Health plans are going to want to see out-of-network patients shifted to an in-network facility for additional hospitalization or follow-up treatment. What has changed is the ED patient has to consent to this.
“The law makes sure the patient has a say in it. If the patient wants to stay in the out-of-network facility, then some of these balance billing protections are going to continue,” Hoadley says.
• EDs could face an uptick in patient complaints about “surprise” bills, even if everything was handled above board. “Patients are going to be very easily able to submit their concerns,” Hoffmann says.
ED providers must show a good faith effort to notify patients about out-of-pocket costs and withdraw any inadvertent bills (e.g., the ED entered the wrong insurance information). “The law does have a sort of escape valve, where if you did not know you were violating the law and you withdraw the bill within 30 days, that instance is not going to be penalized,” Hoffmann explains.
Ideally, ED staff educate patients on what to expect from their bill, but this usually is not reality in busy EDs. “There’s not much time for administrative work on the front end in an emergency,” Hoffmann says. “That’s going to remain a challenge.”
REFERENCES
- Pollitz K. No Surprises Act implementation: What to expect in 2022. KFF Issue Brief.
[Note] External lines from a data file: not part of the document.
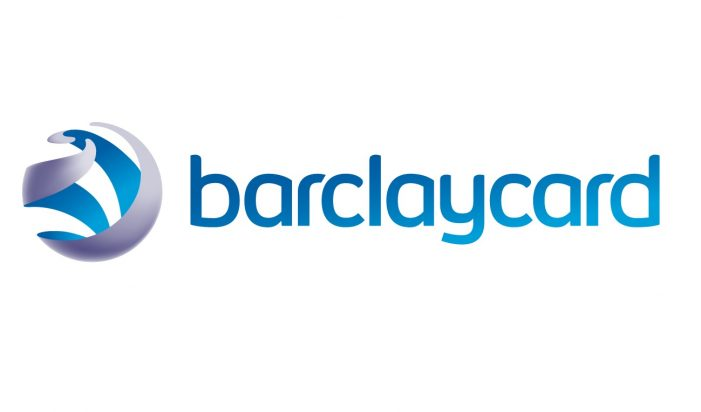 Barclaycard seeks lead creative agency to support new brand strategy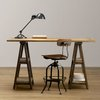 DIY Vintage-Inspired Sawhorse Trestle Desk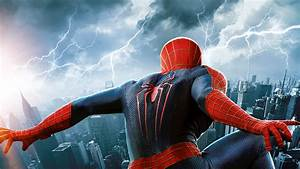 The Amazing Spider-Man 2 Wallpaper 2 by ProfessorAdagio on ...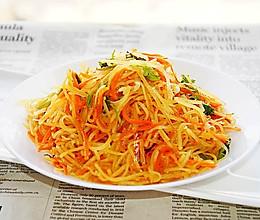 #橄榄中国味 感恩添美味# 炒土豆丝的做法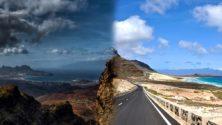 قضاء العطلة بين أعالي الجبال الرائعة أو على رمال الشاطئ الذهبية؟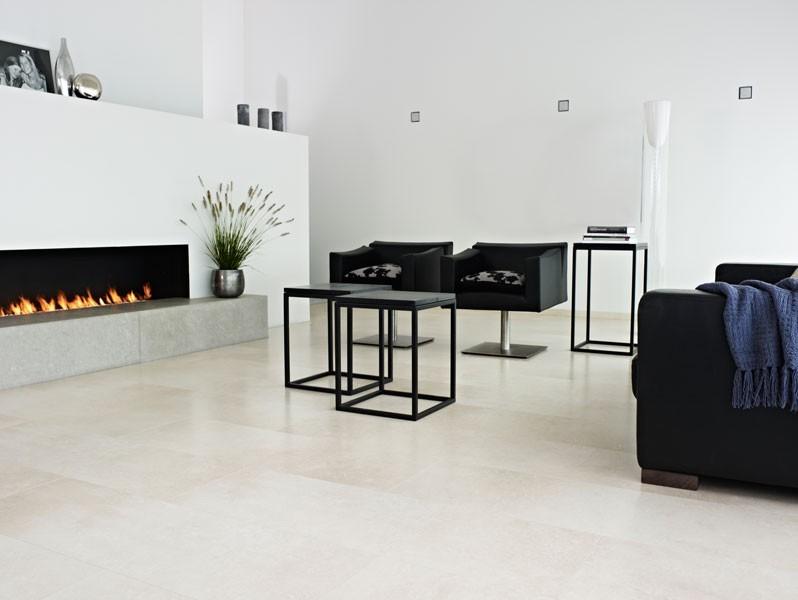 piso-fotolaminado-balterio-limestone-blanco_2bfea457f930bc728656d5e0515e2ea4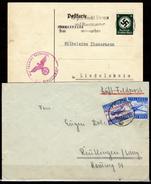 Germania-SP341 - Cartolina Di Servizio E Busta In Franchigia, Recanti Specifica Francatura. - Lettres & Documents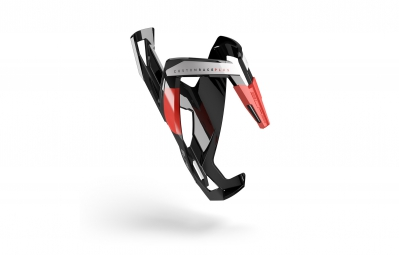 ELITE Porte Bidon CUSTOM RACE Plus Noir/Rouge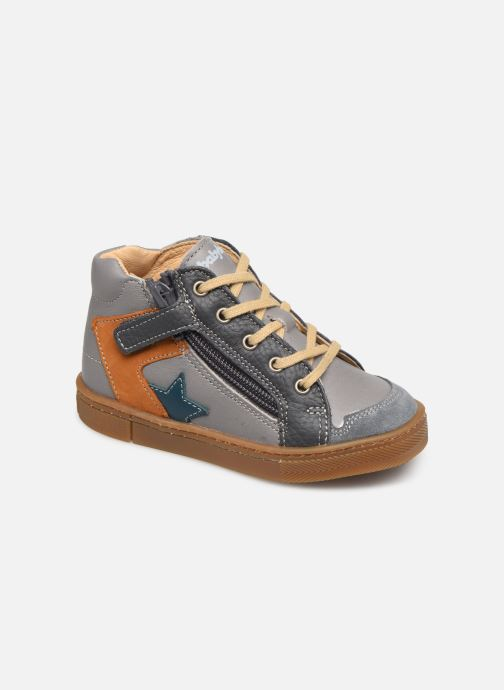 Bottines et boots Babybotte Aitoil Gris vue détail/paire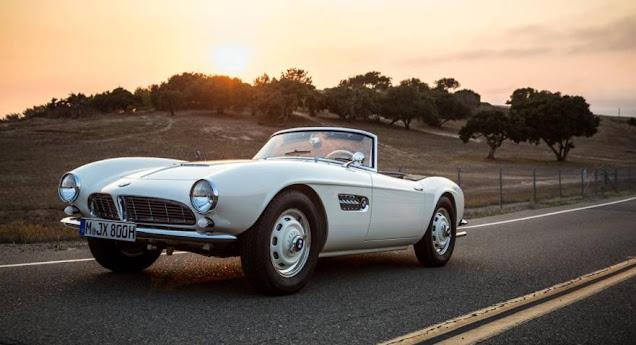 Elvis Presley's 507 leads BMW Goodwood Revival showcase | Autoclassics.com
Dec. 10, 2021.
- Pollitz K, Rae M, Cox C, et al. Surprise bills vary by diagnosis and type of admission. Peterson-KFF Health System Tracker. Dec. 9, 2019.
- Biener AI, Chartock BL, Garmon C, Trish E. Emergency physicians recover a higher share of charges from out-of-network care than from in-network care. Health Aff (Millwood) 2021;40:622-628.
- American College of Emergency Physicians. ACEP statement on new interim final rule to implement surprise billing legislation. Oct. 1, 2021.
- American Hospital Association. Hospital and physician groups file lawsuit over No Surprises Act final rules that jeopardize patient access to care. Dec. 9, 2021.
- American College of Emergency Physicians. American College of Emergency Physicians, American College of Radiology, and American Society of Anesthesiologists file lawsuit against the federal government’s implementation rules for ‘No Surprises Act.’ Dec. 22, 2021.
- Garmon C, Chartock B. One in five inpatient emergency department cases may lead to surprise bills. Health Aff (Millwood) 2017;36:177-181.
This landmark consumer protection took effect Jan. 1, but litigation from advocacy groups is pending as insurers are jockeying with providers for reimbursement rate advantages.